We’ve all seen these ads that look like news reports or genuine endorsement. “1 Tip for a tiny belly,” “Cut down on a bit of your belly every day following this 1 old weird tip,” and “Garcinia Cambogia Exposed – Miracle Diet or Scam?” They are ubiquitous on web sites and they are advertisements, not valid info.

Even Dr. Oz gets pissed about those who use his name (even though he’s endorsed these compounds on his show.) The weight loss supplements that were allegedly advertised illegally by Sale Slash include Premium Green Coffee, Pure Garcinia Cambogia, Premium White Kidney Bean Extract, Pure Forskolin Extract, and Pure Caralluma Fimbriata Extract. Pure? More like pure nonsense.

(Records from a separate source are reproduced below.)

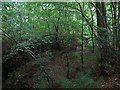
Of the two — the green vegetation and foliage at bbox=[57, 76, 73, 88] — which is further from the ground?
the green vegetation

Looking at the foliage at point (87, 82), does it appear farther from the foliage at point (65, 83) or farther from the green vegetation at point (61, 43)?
the foliage at point (65, 83)

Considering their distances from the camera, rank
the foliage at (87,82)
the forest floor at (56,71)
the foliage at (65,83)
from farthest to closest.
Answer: the forest floor at (56,71) → the foliage at (65,83) → the foliage at (87,82)

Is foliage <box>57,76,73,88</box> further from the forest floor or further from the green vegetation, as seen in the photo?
the forest floor

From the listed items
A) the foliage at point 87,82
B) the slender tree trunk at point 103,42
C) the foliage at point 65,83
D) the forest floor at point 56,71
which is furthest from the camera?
the forest floor at point 56,71

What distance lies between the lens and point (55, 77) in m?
8.25

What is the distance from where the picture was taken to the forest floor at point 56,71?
7.46 m

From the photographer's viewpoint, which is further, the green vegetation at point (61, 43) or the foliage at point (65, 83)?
the green vegetation at point (61, 43)

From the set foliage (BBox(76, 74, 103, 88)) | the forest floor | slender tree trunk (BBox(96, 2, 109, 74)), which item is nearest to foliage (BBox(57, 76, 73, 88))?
foliage (BBox(76, 74, 103, 88))

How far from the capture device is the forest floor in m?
7.46

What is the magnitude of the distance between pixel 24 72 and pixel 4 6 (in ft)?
9.66

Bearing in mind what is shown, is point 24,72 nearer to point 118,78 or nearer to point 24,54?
point 24,54

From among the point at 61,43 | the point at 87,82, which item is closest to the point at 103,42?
the point at 87,82

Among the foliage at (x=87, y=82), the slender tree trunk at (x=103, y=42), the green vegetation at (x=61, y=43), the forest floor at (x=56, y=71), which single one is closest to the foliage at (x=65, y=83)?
the green vegetation at (x=61, y=43)

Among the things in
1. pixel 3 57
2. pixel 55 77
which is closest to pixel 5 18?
pixel 3 57
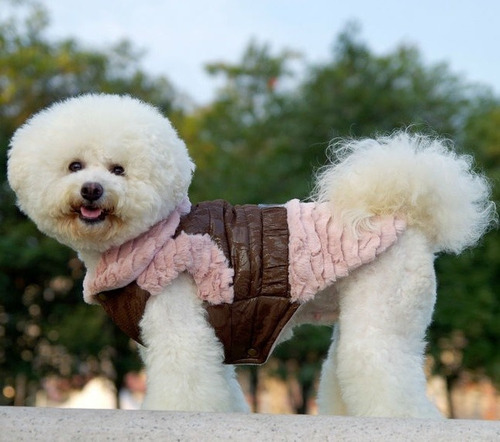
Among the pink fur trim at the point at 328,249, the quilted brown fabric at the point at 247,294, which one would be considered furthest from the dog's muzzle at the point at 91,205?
the pink fur trim at the point at 328,249

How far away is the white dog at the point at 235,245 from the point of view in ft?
10.6

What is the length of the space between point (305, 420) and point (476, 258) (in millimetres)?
11829

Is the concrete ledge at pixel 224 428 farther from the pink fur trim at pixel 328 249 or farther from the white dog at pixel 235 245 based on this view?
the pink fur trim at pixel 328 249

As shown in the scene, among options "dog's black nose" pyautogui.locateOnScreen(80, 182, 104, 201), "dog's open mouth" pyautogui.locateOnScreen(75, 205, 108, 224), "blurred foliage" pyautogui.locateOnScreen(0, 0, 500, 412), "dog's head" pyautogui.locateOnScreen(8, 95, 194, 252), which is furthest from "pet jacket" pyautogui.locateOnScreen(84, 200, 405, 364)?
"blurred foliage" pyautogui.locateOnScreen(0, 0, 500, 412)

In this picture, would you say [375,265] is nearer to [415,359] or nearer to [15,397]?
[415,359]

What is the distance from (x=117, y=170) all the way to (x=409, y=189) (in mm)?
1261

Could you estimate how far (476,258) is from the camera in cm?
1388

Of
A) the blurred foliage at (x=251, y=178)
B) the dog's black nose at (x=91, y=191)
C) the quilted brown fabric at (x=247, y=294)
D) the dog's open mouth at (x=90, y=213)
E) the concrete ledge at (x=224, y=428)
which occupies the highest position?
the blurred foliage at (x=251, y=178)

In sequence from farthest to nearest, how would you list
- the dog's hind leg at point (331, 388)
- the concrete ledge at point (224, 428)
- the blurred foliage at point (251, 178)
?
the blurred foliage at point (251, 178) < the dog's hind leg at point (331, 388) < the concrete ledge at point (224, 428)

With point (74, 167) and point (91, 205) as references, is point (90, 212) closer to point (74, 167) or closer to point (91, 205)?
point (91, 205)

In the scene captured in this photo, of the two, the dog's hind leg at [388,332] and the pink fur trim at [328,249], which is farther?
the pink fur trim at [328,249]

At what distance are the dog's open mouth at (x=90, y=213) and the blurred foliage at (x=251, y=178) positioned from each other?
943cm

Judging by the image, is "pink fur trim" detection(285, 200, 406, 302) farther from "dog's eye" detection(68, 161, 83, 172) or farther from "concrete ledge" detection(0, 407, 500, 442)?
"dog's eye" detection(68, 161, 83, 172)

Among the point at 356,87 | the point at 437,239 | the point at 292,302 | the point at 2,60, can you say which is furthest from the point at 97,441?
the point at 2,60
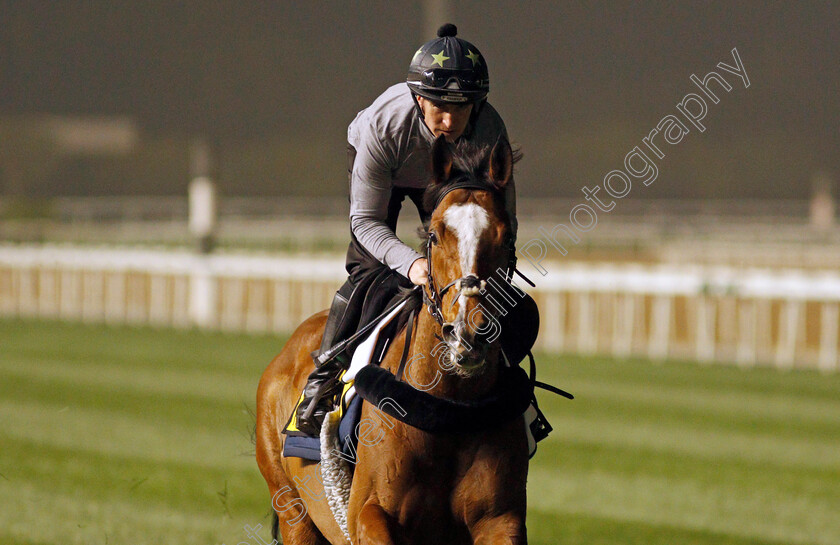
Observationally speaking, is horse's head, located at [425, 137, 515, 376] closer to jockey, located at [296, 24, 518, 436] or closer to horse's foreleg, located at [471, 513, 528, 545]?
jockey, located at [296, 24, 518, 436]

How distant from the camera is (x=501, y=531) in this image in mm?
3725

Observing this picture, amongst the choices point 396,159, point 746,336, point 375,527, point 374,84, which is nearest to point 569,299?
point 746,336

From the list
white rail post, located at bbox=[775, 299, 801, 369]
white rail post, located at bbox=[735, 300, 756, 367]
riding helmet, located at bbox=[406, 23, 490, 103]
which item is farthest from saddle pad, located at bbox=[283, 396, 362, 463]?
white rail post, located at bbox=[735, 300, 756, 367]

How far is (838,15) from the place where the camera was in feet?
104

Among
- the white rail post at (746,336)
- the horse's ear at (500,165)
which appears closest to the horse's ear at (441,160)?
the horse's ear at (500,165)

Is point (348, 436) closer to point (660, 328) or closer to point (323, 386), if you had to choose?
point (323, 386)

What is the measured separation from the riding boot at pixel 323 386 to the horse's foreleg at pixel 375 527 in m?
0.80

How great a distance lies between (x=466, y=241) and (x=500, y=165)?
1.24 feet

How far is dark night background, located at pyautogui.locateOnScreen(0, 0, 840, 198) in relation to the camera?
35.1m

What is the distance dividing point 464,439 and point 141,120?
3525cm

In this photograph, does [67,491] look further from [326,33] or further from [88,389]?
[326,33]

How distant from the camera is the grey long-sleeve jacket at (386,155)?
4176 mm

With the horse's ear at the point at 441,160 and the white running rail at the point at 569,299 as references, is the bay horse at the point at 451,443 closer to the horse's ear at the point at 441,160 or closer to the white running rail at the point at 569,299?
the horse's ear at the point at 441,160

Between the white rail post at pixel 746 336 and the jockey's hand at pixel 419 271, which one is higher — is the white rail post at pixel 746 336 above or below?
below
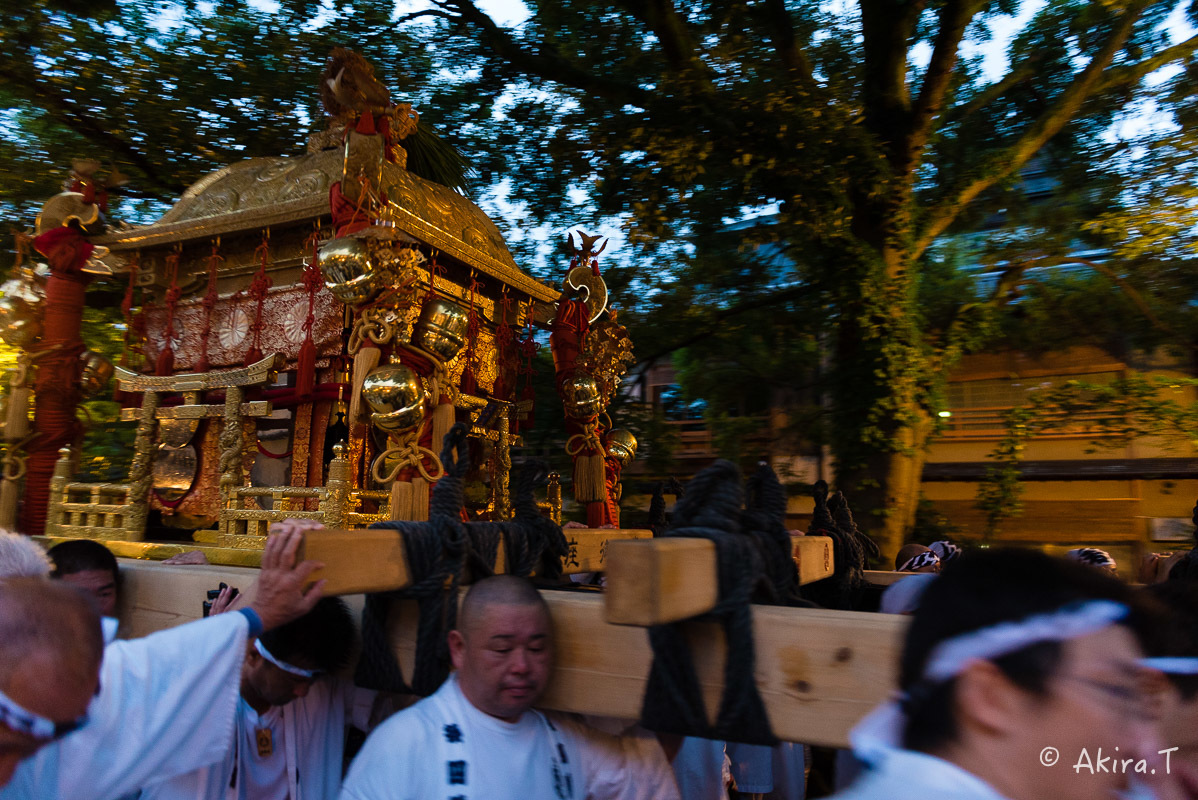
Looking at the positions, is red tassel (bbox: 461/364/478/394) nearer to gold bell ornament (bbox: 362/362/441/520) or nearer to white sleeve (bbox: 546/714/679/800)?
gold bell ornament (bbox: 362/362/441/520)

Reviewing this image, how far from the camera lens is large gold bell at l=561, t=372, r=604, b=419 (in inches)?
192

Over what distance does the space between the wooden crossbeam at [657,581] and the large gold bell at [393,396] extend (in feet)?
6.38

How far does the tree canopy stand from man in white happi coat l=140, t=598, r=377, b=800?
4961 millimetres

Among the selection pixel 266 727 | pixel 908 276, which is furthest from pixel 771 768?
pixel 908 276

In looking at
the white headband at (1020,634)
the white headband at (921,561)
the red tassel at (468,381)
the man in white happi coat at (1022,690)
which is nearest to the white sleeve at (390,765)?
the man in white happi coat at (1022,690)

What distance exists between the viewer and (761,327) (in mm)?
8875

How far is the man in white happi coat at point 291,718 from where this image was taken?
1884mm

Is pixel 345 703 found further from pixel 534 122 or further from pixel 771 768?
pixel 534 122

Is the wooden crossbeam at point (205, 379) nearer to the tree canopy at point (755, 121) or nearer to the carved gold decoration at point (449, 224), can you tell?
the carved gold decoration at point (449, 224)

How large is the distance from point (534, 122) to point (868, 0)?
338cm

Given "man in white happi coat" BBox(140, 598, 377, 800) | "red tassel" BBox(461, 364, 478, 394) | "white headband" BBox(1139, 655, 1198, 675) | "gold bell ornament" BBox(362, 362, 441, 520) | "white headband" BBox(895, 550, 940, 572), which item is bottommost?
"man in white happi coat" BBox(140, 598, 377, 800)

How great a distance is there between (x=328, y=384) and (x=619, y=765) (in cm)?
254

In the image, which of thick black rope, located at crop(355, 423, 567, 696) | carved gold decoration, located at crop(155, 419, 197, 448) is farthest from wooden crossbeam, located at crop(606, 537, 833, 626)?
carved gold decoration, located at crop(155, 419, 197, 448)

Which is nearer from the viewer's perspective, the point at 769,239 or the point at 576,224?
the point at 769,239
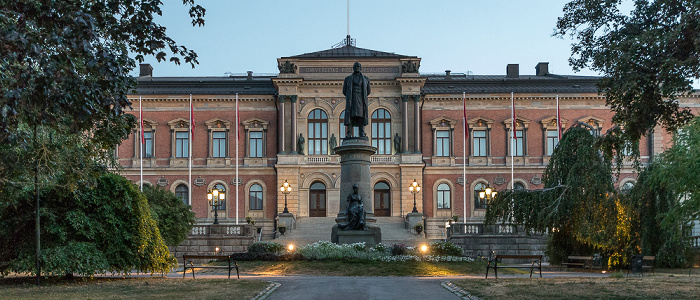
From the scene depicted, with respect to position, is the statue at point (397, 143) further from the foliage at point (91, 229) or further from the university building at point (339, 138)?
the foliage at point (91, 229)

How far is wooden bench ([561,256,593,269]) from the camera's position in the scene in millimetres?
29384

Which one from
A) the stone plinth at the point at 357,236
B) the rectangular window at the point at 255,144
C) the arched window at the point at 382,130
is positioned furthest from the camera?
the rectangular window at the point at 255,144

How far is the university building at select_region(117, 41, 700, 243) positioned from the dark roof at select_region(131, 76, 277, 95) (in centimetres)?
34

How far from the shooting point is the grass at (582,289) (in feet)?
54.6

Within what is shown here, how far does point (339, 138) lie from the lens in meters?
59.9

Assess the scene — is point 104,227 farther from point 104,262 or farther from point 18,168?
point 18,168

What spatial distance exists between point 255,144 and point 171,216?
21222 mm

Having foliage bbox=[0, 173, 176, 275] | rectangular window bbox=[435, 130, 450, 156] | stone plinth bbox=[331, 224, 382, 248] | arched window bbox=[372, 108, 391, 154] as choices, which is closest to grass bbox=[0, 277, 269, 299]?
foliage bbox=[0, 173, 176, 275]

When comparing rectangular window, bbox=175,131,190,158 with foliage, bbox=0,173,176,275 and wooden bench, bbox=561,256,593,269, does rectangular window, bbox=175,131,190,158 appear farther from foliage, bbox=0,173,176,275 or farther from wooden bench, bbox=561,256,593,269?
foliage, bbox=0,173,176,275

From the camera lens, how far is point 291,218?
54219 millimetres

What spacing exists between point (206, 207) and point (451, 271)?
36807mm

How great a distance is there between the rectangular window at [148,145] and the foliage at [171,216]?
1892cm

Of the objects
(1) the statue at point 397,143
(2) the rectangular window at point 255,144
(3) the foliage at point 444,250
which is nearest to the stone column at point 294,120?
(2) the rectangular window at point 255,144

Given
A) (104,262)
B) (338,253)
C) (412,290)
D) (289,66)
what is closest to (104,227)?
(104,262)
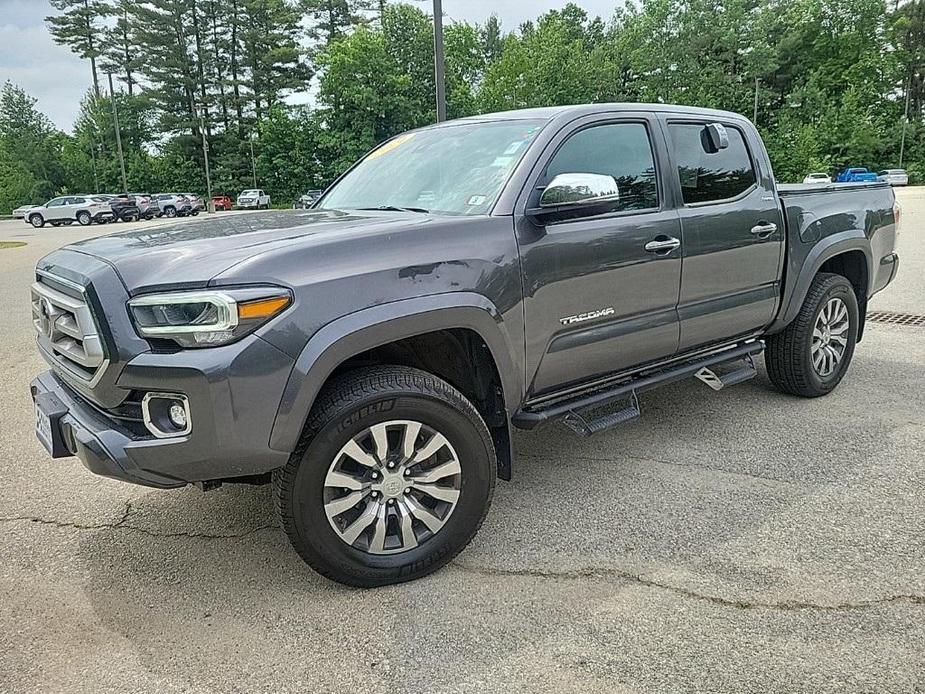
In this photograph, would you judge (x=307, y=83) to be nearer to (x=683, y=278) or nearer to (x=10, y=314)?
(x=10, y=314)

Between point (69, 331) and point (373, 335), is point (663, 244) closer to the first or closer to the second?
point (373, 335)

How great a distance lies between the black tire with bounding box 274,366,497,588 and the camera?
106 inches

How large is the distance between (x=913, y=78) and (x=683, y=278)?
6642cm

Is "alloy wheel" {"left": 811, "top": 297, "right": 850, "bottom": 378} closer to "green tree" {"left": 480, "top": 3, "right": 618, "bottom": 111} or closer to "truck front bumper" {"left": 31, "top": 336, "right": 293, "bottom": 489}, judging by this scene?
"truck front bumper" {"left": 31, "top": 336, "right": 293, "bottom": 489}

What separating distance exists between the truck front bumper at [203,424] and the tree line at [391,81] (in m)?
46.4

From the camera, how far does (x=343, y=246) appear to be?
2748 millimetres

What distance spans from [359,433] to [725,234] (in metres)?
2.53

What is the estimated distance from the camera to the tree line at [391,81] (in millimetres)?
50406

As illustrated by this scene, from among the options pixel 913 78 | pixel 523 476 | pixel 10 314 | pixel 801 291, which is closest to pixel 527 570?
pixel 523 476

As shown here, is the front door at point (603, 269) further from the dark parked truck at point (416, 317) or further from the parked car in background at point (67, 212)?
the parked car in background at point (67, 212)

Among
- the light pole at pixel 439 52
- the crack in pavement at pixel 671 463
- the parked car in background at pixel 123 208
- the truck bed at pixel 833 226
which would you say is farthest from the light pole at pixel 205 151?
the crack in pavement at pixel 671 463

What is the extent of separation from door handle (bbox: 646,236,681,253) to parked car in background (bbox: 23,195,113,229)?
4206 cm

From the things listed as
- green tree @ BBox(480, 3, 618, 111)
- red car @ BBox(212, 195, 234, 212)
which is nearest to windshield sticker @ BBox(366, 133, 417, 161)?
green tree @ BBox(480, 3, 618, 111)

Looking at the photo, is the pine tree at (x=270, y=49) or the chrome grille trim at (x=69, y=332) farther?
the pine tree at (x=270, y=49)
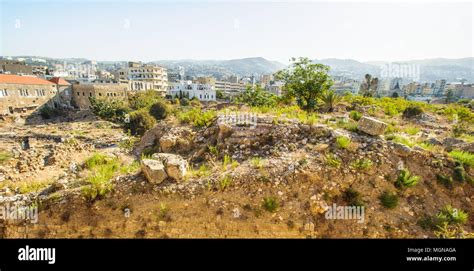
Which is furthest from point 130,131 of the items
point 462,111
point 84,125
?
point 462,111

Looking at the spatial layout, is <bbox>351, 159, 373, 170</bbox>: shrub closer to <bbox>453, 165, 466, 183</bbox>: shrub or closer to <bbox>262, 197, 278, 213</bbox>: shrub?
<bbox>453, 165, 466, 183</bbox>: shrub

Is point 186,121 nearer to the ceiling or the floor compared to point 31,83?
nearer to the floor

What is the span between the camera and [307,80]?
53.1ft

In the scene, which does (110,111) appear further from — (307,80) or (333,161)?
(333,161)

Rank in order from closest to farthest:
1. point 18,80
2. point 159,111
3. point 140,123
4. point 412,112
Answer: point 412,112 → point 140,123 → point 18,80 → point 159,111

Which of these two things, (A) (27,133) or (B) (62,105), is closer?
(A) (27,133)

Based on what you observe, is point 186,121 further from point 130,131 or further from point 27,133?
point 27,133

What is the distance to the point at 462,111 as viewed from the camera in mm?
20375

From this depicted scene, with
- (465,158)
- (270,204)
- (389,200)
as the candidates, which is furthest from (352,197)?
(465,158)

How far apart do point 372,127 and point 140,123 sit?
89.0ft

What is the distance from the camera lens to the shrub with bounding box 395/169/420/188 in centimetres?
627

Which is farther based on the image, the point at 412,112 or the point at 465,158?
the point at 412,112
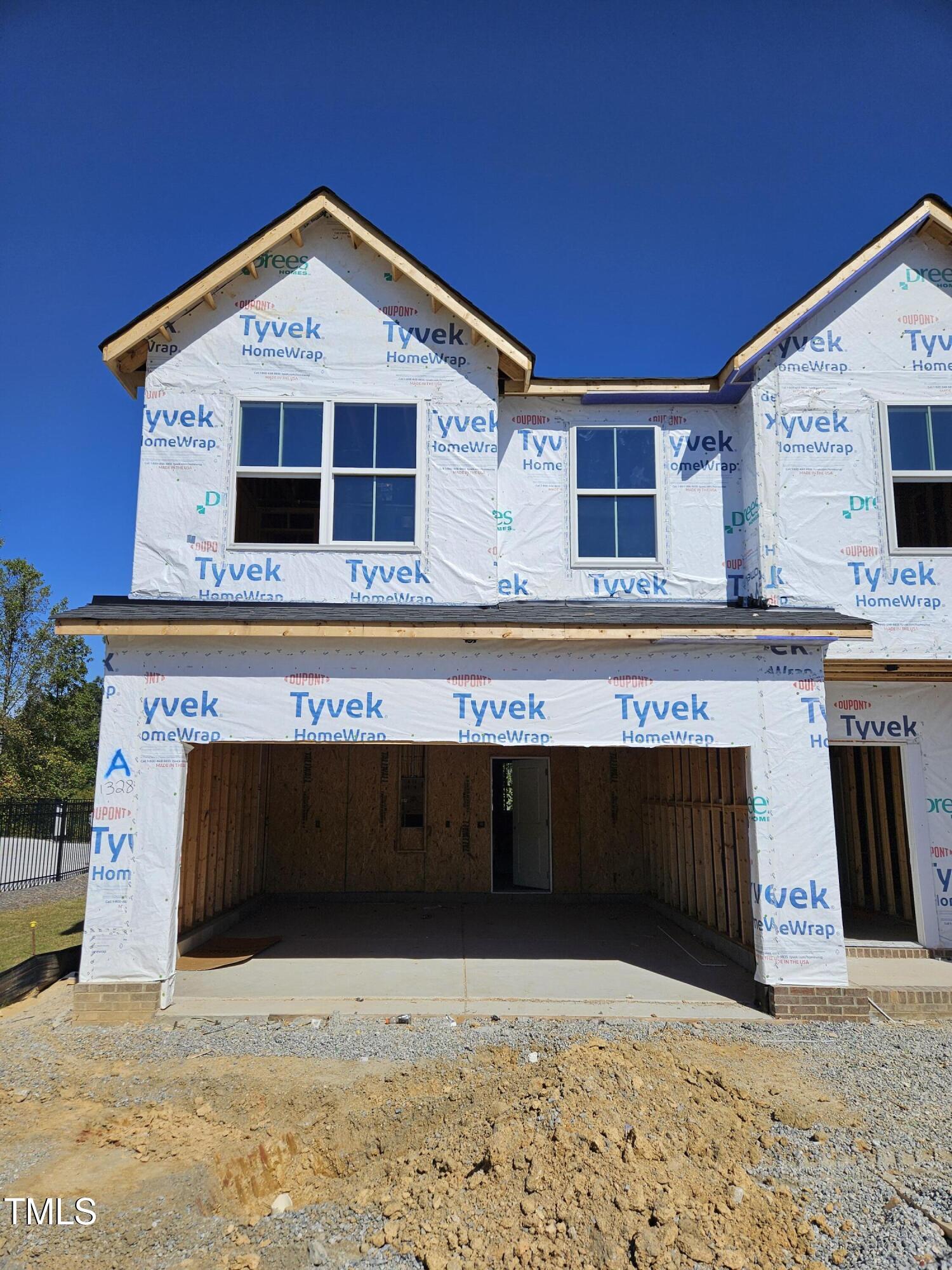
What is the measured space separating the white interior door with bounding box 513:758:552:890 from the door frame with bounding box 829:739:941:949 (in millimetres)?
5447

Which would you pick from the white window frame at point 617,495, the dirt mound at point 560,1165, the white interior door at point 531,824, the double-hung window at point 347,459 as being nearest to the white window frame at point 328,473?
the double-hung window at point 347,459

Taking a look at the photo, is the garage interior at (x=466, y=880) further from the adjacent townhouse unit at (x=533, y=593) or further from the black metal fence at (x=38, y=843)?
the black metal fence at (x=38, y=843)

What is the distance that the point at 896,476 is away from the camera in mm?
8648

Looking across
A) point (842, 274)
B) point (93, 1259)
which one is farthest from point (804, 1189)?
point (842, 274)

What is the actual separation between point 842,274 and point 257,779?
1102cm

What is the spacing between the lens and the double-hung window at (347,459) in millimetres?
8547

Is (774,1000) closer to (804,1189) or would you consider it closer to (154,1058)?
(804,1189)

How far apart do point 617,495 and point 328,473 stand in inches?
138

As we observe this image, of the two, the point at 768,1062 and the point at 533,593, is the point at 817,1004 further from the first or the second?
the point at 533,593

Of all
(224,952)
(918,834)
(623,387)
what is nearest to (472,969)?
(224,952)

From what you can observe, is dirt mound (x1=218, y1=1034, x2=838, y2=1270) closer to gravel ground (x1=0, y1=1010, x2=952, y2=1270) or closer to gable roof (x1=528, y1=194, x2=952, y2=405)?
gravel ground (x1=0, y1=1010, x2=952, y2=1270)

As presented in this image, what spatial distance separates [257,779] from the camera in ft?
40.7

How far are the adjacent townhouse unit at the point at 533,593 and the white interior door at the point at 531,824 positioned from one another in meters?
2.78

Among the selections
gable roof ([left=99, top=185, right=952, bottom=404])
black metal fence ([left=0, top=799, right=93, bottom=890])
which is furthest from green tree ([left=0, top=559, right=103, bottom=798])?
gable roof ([left=99, top=185, right=952, bottom=404])
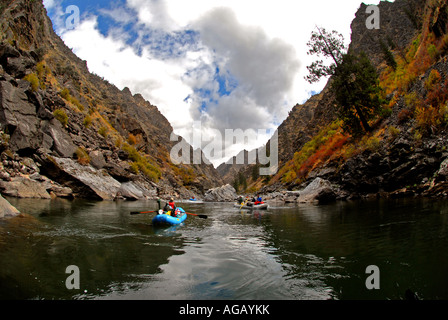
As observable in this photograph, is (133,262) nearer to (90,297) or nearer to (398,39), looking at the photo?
(90,297)

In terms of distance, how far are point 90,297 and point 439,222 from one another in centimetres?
1065

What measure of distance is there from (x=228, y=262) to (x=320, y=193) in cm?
2258

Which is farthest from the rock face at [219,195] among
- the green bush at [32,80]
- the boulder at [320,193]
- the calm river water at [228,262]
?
the calm river water at [228,262]

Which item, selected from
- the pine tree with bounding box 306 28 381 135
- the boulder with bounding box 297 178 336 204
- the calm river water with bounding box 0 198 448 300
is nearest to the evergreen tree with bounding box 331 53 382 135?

None of these products have been shown to be safe, effective weight loss supplements in controlled tests, they are not recommended by (non-celebrity) doctors, and how do we know they are “pure”? They aren’t under regulations to be regularly tested.

The other scammy tactic included using stolen email lists to send the users messages that looked like they came from a known contact.

The FTC is looking to recoup some money to refund consumers. Good! But, hey, consumers, get wise –  there is no quick diet trick.

And maybe use a browser ad blocker.

The Consumerist site took a screen shot of the questionable ads. It’s obvious that some readers may miss the clues that these are made to look like news reports.
consumerist fake diet ads

  3 comments for “FTC slashes weight loss scam scheme

  1. Rook
    May 5, 2015 at 10:38 AM

    One should be highly suspicious of any info that arrives in the form of spam email, be it diet pills, hot stock tips, business offers, or whatever. I rarely ever bother researching the legimacy or accuracy of spam content that shows up in my inbox.

  2. May 5, 2015 at 12:44 PM

    You would think that people would know that by now but there is a ridiculous number of people who haven’t learned that lesson yet. They also buy a lot of scratch-off lottery tickets.

  3. ChristineRose
    May 5, 2015 at 1:13 PM

    One rarely understood fact is that most 21st century spammers are not making any money. They are buying a “business startup kit” and a “customized website” and a “payment processing service” and an “e-mail contact list” and their income will never equal those expenses. The hot stock tip guys are hoping to appeal to other potential stock cheaters. All imagine that they will get out of the stock before just before all those non-existent suckers who actually thought the stock was worth something. Ironically the 411 guys may the smartest of the lot. They make their pitches crazy so as to weed out all but the most vulnerable.